Quoted passage: Begin

Doubts about integrity and stability of ecosystems

With flux taken to be the norm on a variety of levels, it becomes more difficult to interpret natural systems as well-integrated, persisting wholes, much like organisms. Ecosystem integrity becomes problematic when species relationships are opportunistic. Noting that co-occurrence of species is determined by abiotic factors as much as by species interactions and that typical interactions between species involve competition, predation, parasitism, and disease, one well-known conservation biologist claims that “the idea that species live in integrated communities is a myth.” Evidence suggests that species groupings are historically contingent and are not fixed packages that come and go as units. Insofar as species associations are transient, individualistic, biotic assemblages, we must begin to question the ideas that ecosystems are supposed to have certain species, that without all of its species an ecosystem is “incomplete,” and that exotic species do not belong.

Quoted passage: End

• Tasks:
[1] Condense the paragraph of the passage on ecosystem integrity that begins "With flux taken to be the norm" into a short bulleted list that keeps its main points.
[2] Using the passage on ecosystem integrity, answer these questions:
(a) Besides species interactions, what determines the co-occurrence of species?
(b) What does the conservation biologist call the idea that species live in integrated communities?
(c) According to the evidence cited, what are species groupings not?
[3] Continue the passage on ecosystem integrity with the next paragraph, picking up after its final sentence.
The listing that comes next is separate material, unrelated to the passage on ecosystem integrity.

Provided material: Begin

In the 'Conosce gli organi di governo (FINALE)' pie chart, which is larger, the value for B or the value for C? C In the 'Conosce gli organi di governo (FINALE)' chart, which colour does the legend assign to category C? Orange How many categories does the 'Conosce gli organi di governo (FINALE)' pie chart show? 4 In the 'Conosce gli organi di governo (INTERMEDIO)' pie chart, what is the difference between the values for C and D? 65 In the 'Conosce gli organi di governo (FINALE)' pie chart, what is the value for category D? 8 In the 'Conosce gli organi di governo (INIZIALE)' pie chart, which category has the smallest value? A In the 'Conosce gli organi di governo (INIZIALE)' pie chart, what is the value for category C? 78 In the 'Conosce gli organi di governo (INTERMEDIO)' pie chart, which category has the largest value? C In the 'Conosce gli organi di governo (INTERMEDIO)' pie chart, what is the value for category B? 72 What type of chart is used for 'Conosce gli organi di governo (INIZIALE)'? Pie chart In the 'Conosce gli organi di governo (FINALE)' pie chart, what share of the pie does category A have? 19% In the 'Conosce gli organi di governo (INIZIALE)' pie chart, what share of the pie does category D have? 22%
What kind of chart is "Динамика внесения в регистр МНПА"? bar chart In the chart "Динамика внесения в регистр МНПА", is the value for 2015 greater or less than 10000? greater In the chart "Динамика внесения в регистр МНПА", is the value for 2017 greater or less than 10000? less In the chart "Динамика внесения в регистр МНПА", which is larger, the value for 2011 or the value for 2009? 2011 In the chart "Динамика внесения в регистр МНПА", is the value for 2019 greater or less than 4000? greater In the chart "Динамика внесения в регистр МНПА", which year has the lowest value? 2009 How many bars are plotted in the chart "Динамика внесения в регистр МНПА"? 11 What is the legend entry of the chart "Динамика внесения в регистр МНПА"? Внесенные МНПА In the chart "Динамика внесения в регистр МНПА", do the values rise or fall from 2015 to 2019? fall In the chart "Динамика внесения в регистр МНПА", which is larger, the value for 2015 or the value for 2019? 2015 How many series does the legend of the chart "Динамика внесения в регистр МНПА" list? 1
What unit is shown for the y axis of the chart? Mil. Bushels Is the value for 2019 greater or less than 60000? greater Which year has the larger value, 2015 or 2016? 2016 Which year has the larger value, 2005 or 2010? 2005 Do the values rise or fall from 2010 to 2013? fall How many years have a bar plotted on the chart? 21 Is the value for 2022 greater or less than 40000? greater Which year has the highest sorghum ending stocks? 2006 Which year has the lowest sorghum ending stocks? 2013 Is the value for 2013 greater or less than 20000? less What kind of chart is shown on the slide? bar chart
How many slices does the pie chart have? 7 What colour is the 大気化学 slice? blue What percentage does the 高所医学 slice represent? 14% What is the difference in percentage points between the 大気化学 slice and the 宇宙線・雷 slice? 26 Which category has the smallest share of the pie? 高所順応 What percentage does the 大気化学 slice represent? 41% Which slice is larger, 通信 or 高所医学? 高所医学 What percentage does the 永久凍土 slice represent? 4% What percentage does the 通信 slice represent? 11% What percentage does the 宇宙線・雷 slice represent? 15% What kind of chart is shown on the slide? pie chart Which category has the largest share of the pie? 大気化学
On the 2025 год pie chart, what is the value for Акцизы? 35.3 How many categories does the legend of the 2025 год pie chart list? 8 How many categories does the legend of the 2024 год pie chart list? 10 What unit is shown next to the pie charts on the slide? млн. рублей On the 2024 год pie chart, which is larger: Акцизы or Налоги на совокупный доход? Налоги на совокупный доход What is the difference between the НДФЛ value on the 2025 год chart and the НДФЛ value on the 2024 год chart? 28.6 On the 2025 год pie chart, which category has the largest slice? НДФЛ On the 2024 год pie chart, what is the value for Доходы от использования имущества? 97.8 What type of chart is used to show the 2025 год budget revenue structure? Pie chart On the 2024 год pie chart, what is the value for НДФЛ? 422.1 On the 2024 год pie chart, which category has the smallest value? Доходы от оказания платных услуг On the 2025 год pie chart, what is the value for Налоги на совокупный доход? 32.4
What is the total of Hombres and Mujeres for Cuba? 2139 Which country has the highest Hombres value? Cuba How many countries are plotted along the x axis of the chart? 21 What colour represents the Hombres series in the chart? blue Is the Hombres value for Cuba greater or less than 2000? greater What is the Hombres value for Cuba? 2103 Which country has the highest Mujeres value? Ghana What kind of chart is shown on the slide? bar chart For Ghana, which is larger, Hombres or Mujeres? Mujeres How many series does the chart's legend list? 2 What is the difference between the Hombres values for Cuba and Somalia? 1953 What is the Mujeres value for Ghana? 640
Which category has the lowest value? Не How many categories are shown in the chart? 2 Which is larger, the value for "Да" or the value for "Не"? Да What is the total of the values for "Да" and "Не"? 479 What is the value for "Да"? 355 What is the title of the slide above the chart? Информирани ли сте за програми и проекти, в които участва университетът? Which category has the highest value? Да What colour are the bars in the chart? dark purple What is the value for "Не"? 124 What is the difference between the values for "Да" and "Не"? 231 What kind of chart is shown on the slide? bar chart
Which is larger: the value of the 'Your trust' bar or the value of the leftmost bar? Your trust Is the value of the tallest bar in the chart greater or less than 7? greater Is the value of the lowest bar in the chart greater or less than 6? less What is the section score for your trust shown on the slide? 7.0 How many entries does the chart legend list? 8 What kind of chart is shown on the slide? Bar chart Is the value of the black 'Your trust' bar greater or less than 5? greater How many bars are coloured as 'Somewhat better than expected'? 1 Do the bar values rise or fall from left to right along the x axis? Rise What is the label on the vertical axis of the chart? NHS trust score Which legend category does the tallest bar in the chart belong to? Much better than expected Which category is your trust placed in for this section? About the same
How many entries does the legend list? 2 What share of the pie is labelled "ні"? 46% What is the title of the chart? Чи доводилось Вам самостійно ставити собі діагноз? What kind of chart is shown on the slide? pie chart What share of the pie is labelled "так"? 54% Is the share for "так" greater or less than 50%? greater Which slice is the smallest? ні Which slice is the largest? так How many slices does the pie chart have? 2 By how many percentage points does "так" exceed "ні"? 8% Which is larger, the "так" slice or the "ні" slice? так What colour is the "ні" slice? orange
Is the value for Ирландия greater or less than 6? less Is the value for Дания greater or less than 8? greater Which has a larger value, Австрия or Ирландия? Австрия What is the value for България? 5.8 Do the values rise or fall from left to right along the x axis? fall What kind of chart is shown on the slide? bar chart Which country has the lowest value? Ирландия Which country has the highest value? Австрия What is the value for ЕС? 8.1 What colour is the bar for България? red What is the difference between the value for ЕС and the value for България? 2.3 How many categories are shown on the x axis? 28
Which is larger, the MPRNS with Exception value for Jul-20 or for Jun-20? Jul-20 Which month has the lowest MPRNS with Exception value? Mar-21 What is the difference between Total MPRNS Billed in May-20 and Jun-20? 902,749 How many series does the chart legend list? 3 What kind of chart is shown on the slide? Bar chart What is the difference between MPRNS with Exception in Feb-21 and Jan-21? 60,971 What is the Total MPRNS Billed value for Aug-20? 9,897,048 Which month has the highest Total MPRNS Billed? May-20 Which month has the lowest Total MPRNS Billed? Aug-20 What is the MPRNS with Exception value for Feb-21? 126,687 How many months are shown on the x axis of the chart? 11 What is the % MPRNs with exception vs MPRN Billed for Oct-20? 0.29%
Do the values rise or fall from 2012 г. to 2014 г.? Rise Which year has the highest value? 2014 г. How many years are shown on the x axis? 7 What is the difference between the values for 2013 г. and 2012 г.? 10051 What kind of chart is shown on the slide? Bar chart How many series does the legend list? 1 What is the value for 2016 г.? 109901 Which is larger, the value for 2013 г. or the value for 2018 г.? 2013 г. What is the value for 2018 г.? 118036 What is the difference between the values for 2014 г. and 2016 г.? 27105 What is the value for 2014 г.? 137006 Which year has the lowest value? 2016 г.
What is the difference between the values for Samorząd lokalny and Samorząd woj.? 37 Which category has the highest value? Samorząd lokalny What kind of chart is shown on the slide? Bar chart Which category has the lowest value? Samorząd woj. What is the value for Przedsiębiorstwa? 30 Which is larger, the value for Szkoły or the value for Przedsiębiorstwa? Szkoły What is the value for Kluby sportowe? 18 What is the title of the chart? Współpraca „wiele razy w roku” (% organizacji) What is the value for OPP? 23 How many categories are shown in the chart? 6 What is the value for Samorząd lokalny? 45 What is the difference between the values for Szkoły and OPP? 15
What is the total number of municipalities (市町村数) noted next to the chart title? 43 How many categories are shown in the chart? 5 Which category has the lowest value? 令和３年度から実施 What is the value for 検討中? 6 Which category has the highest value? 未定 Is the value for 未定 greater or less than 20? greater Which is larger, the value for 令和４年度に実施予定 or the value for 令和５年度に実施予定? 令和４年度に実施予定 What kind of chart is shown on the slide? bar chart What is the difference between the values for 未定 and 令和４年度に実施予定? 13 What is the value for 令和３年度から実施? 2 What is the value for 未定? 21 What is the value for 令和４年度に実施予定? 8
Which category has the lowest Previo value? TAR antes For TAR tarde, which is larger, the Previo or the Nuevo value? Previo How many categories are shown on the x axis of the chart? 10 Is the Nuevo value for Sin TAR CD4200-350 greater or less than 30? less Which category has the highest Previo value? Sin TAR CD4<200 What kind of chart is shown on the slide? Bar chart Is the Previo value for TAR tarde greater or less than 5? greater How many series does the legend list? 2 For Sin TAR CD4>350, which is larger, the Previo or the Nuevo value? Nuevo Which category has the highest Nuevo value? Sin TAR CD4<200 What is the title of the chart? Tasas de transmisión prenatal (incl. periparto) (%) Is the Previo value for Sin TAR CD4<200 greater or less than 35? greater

Provided material: End

• Answers to the tasks:
[1]
- With flux as the norm, natural systems are harder to see as well-integrated, persisting, organism-like wholes.
- Opportunistic species relationships make ecosystem integrity problematic.
- One conservation biologist calls integrated communities "a myth." The reasons given are that abiotic factors shape species co-occurrence as much as interactions do, and that typical interactions are competition, predation, parasitism and disease.
- Evidence suggests species groupings are historically contingent, not fixed packages that come and go as units.
- If species associations are transient, individualistic assemblages, three ideas come into question:
  - ecosystems should have certain species
  - an ecosystem missing species is "incomplete"
  - exotic species do not belong

[2]
(a) Abiotic factors.
(b) A myth.
(c) Fixed packages that come and go as units.

[3]
Indeed, the very notion of an ecosystem has become suspect in some quarters. A number of ecologists now investigate the dynamics of “patches” of land, giving up on the idea of homogenous ecosystems. Others retain the notion of an ecosystem, but drop the organismic assumptions often associated with it. We will follow the latter course, recognizing that without these assumptions, what counts as an ecosystem depends on our purposes as well as on the empirical facts.

Looking at the fossil record of the last 50,000 years, David Jablonski says, “The most important message . . . is that ecological communities do not respond as units to environmental change. . . . Species are highly individualistic in their behavior, so that few, if any, modern terrestrial communities existed in their present form 10,000 years ago.” See Jablonski’s “Extinction: A Paleontological Perspective,” Science 253 (1991): 756. In a similar vein, Michael Soule suggests that historical “studies are undermining typological concepts of community composition, structure, dynamics, and organization by showing that existing species once constituted quite different groupings or ‘communities’.” See Soule’s, “The Onslaught of Alien Species, and Other Challenges in the Coming Decades,” Conservation Biology 4 (1990): 234.


Are Ecosystems Moral Communities?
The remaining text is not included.